- SUPPLIED DATA -
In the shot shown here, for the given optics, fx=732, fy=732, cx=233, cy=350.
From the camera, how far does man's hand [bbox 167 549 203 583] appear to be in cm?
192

...

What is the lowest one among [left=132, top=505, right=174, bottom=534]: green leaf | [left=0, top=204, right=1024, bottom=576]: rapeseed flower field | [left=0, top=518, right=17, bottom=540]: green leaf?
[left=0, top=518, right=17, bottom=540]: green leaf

- SHORT PROBLEM -
Which lines in the items above contain the word "green"? Copy each such line in full.

- OUTPUT FOR THIS TASK -
What is the lowest one among [left=132, top=505, right=174, bottom=534]: green leaf | [left=0, top=204, right=1024, bottom=576]: rapeseed flower field | [left=0, top=518, right=17, bottom=540]: green leaf?
[left=0, top=518, right=17, bottom=540]: green leaf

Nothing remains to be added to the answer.